Similar to the derivation of the probability of the chi-squared distribution, say we have continuous random variables $X$ and $Y$ with $Y = X^2$ where $X \sim \mathcal{N}(\mu, \sigma^2)$. What is the probability density of $Y$ in this case?

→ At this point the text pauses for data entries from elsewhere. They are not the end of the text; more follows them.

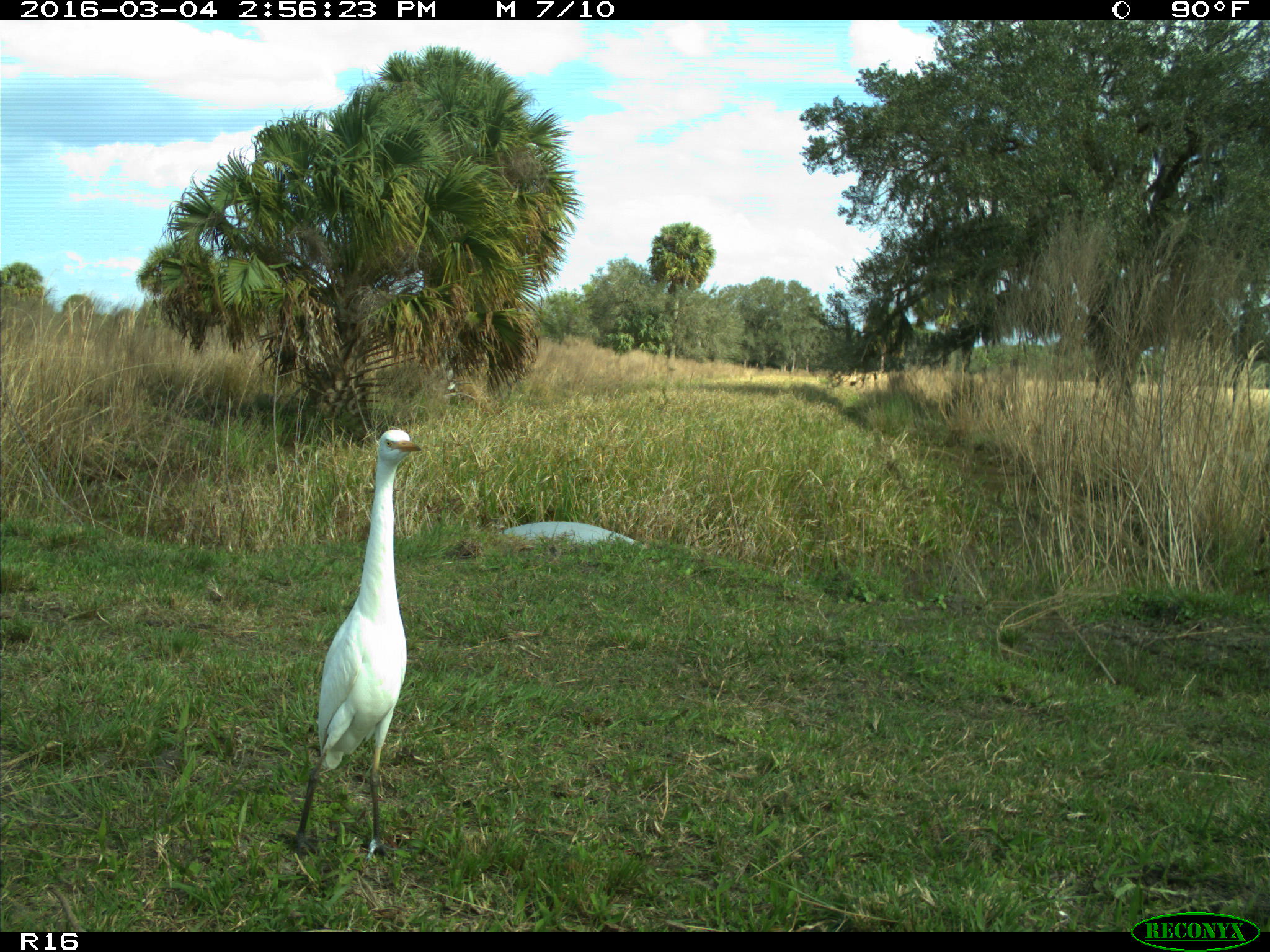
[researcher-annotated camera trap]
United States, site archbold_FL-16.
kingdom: Animalia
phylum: Chordata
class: Aves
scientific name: Aves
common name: birds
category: unidentified bird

This should seemingly be trivial but I cannot reproduce the result I have found in my lecture notes. The expected result is:
$$ \frac{1}{2 \sqrt{2 \pi \sigma y}} \exp(-\frac{y + \mu^2}{2 \sigma^2}) \left[\exp(\frac{\mu \sqrt{y}}{\sigma^2}) + \exp(-\frac{\mu \sqrt{y}}{\sigma^2})\right] $$
but I don't get that at all, here's what I have tried so far:
$$ f_Y(y) = \frac{d}{dy} F_Y(y) = \frac{d}{dy} (P_X[X \leq \sqrt{y}] - P_X[X \leq -\sqrt{y}]) $$
where:
\begin{align*} \frac{d}{dy} P_X[X \leq \sqrt{y}] &= \frac{1}{\sqrt{2 \pi} \sigma} \frac{d}{dy}\exp(-\frac{(\sqrt{y} - \mu)^2}{2 \sigma^2}) \\ &= \frac{1}{\sqrt{2 \pi} \sigma} (\frac{1}{2 \sqrt{y}})(-\frac{\sqrt{y} - \mu}{\sigma^2}) \exp(-\frac{(\sqrt{y} - \mu)^2}{2 \sigma^2}) \end{align*}
and at this point it's already clear that this will not work out since there are is going to be an unwanted factor $-(\sqrt{y} - \mu)/\sigma^2$ in in the final expression for $f_Y(y)$.
Where did I go wrong?
EDIT:
I really screwed up here, as gt6989b rightly pointed out I forgot an integral so the second part should really be:
\begin{align*} \frac{d}{dy} P_X[X \leq \sqrt{y}] &= \frac{1}{\sqrt{2 \pi} \sigma} \frac{d}{dy} \int_{-\infty}^{\sqrt{y}} \exp(-\frac{(t - \mu)^2}{2 \sigma^2}) dt\\ &= \frac{1}{\sqrt{2 \pi} \sigma} (\frac{1}{2 \sqrt{y}})\exp(-\frac{(\sqrt{y} - \mu)^2}{2 \sigma^2}) \end{align*}
Which works out I think.